-------------------------------------------- -- Announcing: bytestring-trie 0.1.0 (beta) -------------------------------------------- An efficient finite map from (byte)strings to values. The implementation is based on big-endian patricia trees, like Data.IntMap. We first trie on the Word8 elements of a Data.ByteString, sharing string prefixes where possible, and then trie on the big-endian bit representation of those elements. Patricia trees have efficient algorithms for union and other merging operations, but they're also quick for lookups and insertions. -------------------------------------------- -- Future Extensions -------------------------------------------- * I've done spot checking to make sure it works, but haven't constructed an extensive test suite. Does anyone know of a good data set already out there for testing corner cases? I'm sure other dictionary writers have come up with one. * A Word8 is much smaller than the architecture's natural Word size. Therefore it'd be more efficient for the trie on bits to read off a whole Word at a time. This work is in progress, but I need help from people with 64-bit and big-endian machines in order to verify the code works on those architectures. * Using ByteStrings allows for trieing on any packed byte representation of a value, but they're not Strings. Integration with Data.ByteString.Char8, utf8-string, and utf8-light should happen. * The current implementation also only accepts strict ByteStrings. When chopping up strings to share prefixes we share the smaller string. For very long strings when many deletions are expected, this can still hold onto more memory than necessary. Accepting lazy ByteStrings or adding heuristics for when to copy prefixes instead of sharing will fix this. -------------------------------------------- -- Links -------------------------------------------- Homepage: http://code.haskell.org/~wren/ Hackage: http://hackage.haskell.org/cgi-bin/hackage-scripts/package/bytestring-trie Darcs: http://code.haskell.org/~wren/bytestring-trie/ Haddock (Darcs version): http://code.haskell.org/~wren/bytestring-trie/dist/doc/html/bytestring-trie/ -- Live well, ~wren

Thanks for working on this! A nice efficient bytestring-trie is the sort of data structure we should have had in Haskell for some time now, and I'm sure I'll be giving it a great deal of use. Regards, Sterl. On Dec 20, 2008, at 1:06 AM, wren ng thornton wrote:
-------------------------------------------- -- Announcing: bytestring-trie 0.1.0 (beta) --------------------------------------------
An efficient finite map from (byte)strings to values.

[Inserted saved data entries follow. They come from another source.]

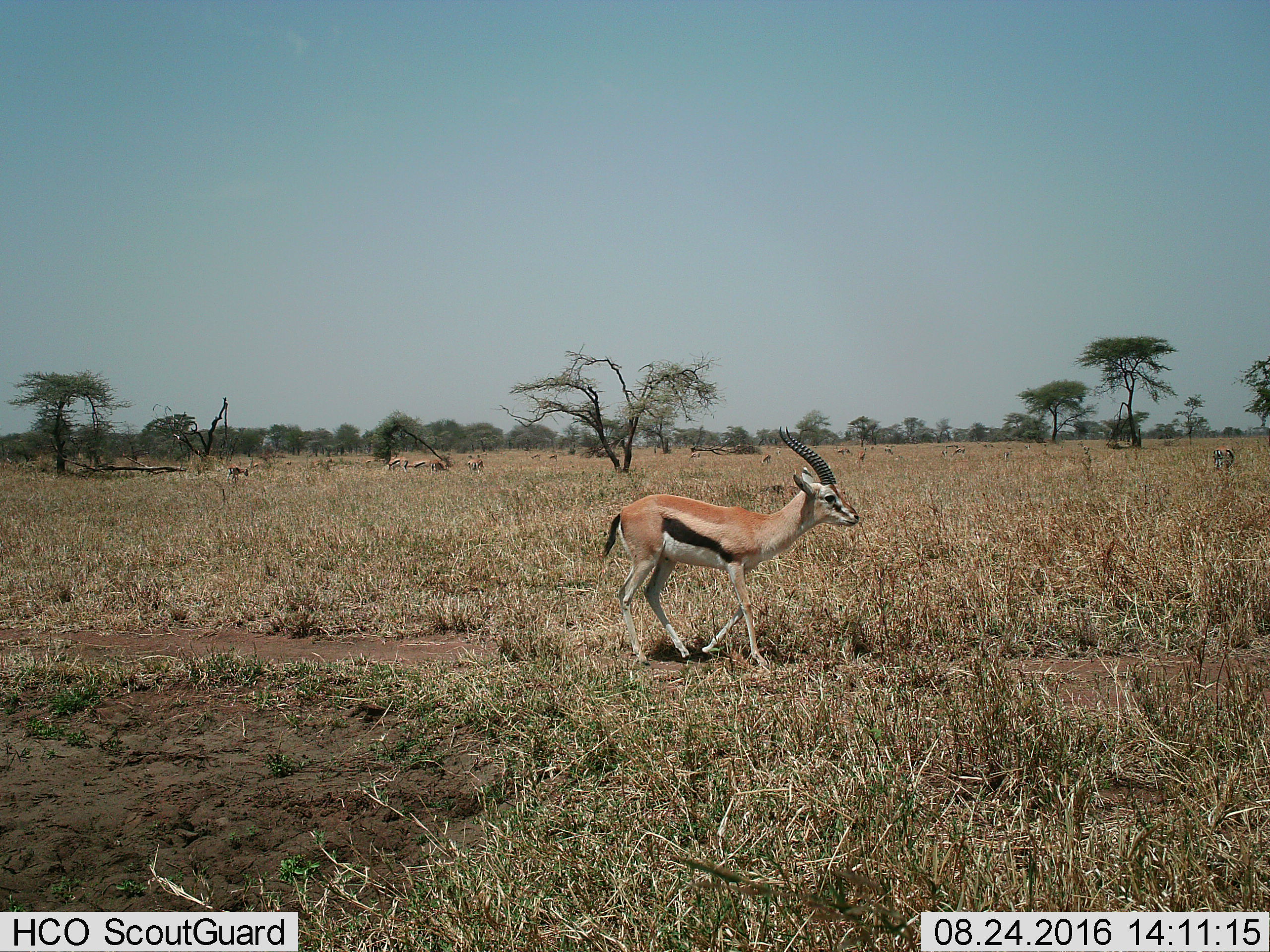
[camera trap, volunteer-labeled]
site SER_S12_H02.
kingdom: Animalia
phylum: Chordata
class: Mammalia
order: Artiodactyla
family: Bovidae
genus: Eudorcas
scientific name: Eudorcas thomsonii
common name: thomson's gazelle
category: gazellethomsons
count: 11-50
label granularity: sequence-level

The implementation is based on big-endian patricia trees, like Data.IntMap. We first trie on the Word8 elements of a Data.ByteString, sharing string prefixes where possible, and then trie on the big-endian bit representation of those elements. Patricia trees have efficient algorithms for union and other merging operations, but they're also quick for lookups and insertions.

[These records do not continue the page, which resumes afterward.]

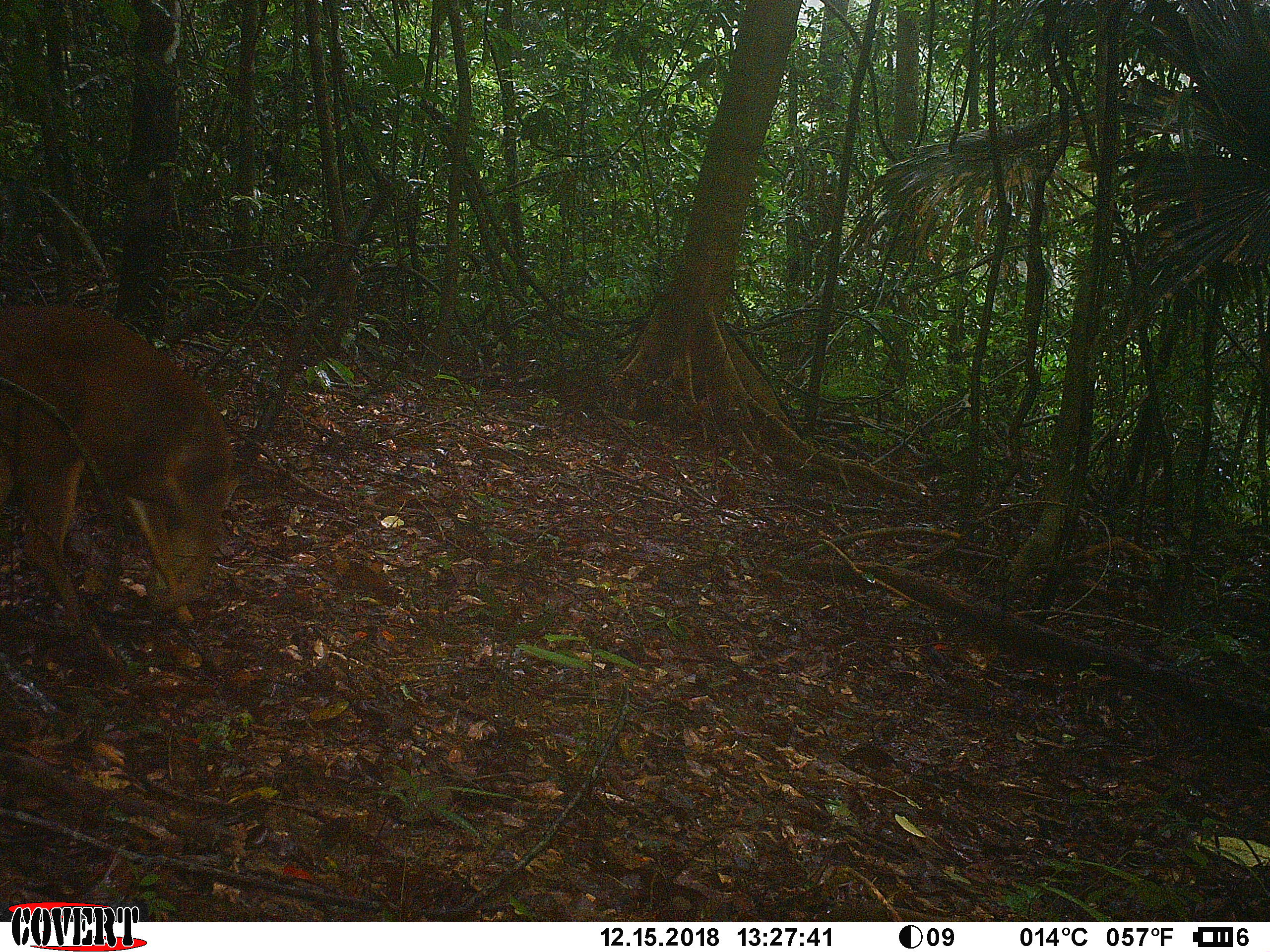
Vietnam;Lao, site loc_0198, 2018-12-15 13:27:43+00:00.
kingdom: Animalia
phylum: Chordata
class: Mammalia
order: Artiodactyla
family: Cervidae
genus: Muntiacus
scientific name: Muntiacus vuquangensis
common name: large-antlered muntjac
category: large antlered muntjac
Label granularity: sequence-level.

-------------------------------------------- -- Future Extensions --------------------------------------------
* I've done spot checking to make sure it works, but haven't constructed an extensive test suite. Does anyone know of a good data set already out there for testing corner cases? I'm sure other dictionary writers have come up with one.
* A Word8 is much smaller than the architecture's natural Word size. Therefore it'd be more efficient for the trie on bits to read off a whole Word at a time. This work is in progress, but I need help from people with 64-bit and big-endian machines in order to verify the code works on those architectures.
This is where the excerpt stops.